## TEXTE À LIRE
Suivant l'un de ces nouveaux concepts il ne faudrait plus "travailler" la terre du jardin pour ne pas déranger la faune et la flore, d'autant que les lombrics feront cela bien mieux que le jardinier, à condition qu'on les laisse faire...

Sans vouloir balayer d'un revers de main ces concepts qui peuvent se discuter, je voudrais néanmoins rappeler que le travail du sol, qui se pratique depuis des lustres, a tout de même quelques bonnes raisons de se pratiquer.

1 - Bêcher pour ameublir le sol

Le bêchage

  • Facilite l'émiettement en surface par l'action du gel et des intempéries,
  • Permet plus tard la préparation d'un bon lit de semence,
  • Facilite la pénétration des racines,
  • Facilite le développement des tubercules, bulbes, renflements,…

2 - Bêcher pour homogénéiser la matière organique

La matière organique : fumier, compost, engrais verts ne sont assimilables par les racines qu'après dégradation par les vers de terre et insectes puis décomposition par la microfaune, les bactéries, les champignons du sol qui la minéralisent.

Or ces vers, ces bactéries… sont partout dans la couche arable du sol de 0 à 30 cm. Le mélange intime avec le sol favorise la minéralisation.

## ÉNONCÉ
D'après le texte sur le bêchage, à quelle profondeur du sol se trouvent les vers et les bactéries ?

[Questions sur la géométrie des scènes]
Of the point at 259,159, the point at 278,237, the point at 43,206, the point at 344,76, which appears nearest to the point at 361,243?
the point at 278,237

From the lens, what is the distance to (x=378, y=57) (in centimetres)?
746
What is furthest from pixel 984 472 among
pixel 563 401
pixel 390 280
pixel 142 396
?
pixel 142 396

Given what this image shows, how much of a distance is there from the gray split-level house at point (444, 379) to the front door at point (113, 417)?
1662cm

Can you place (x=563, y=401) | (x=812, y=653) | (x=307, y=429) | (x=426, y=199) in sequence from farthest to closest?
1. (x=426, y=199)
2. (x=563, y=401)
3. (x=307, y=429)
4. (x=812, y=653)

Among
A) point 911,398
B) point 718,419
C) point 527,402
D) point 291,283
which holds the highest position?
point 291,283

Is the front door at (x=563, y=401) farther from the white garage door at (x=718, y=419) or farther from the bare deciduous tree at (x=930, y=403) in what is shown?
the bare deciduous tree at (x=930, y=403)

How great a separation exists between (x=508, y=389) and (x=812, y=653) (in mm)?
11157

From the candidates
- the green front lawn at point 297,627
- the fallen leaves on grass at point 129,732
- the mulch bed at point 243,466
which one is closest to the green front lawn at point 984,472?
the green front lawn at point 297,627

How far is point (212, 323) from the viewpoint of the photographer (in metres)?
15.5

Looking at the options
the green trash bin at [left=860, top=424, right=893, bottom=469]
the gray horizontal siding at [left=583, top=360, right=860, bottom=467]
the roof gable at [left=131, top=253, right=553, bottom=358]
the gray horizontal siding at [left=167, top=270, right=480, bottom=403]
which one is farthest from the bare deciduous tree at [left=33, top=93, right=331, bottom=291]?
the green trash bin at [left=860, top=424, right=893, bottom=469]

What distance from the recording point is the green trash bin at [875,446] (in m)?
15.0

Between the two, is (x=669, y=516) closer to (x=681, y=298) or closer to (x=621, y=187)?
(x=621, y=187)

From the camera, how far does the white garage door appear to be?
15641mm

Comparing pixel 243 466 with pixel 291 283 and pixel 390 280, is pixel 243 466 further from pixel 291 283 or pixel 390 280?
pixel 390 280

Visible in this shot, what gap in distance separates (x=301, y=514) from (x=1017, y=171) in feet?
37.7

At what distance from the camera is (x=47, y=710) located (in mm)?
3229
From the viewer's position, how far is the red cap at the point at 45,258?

## CORRIGÉ
Ils se trouvent dans la couche arable, de 0 à 30 cm.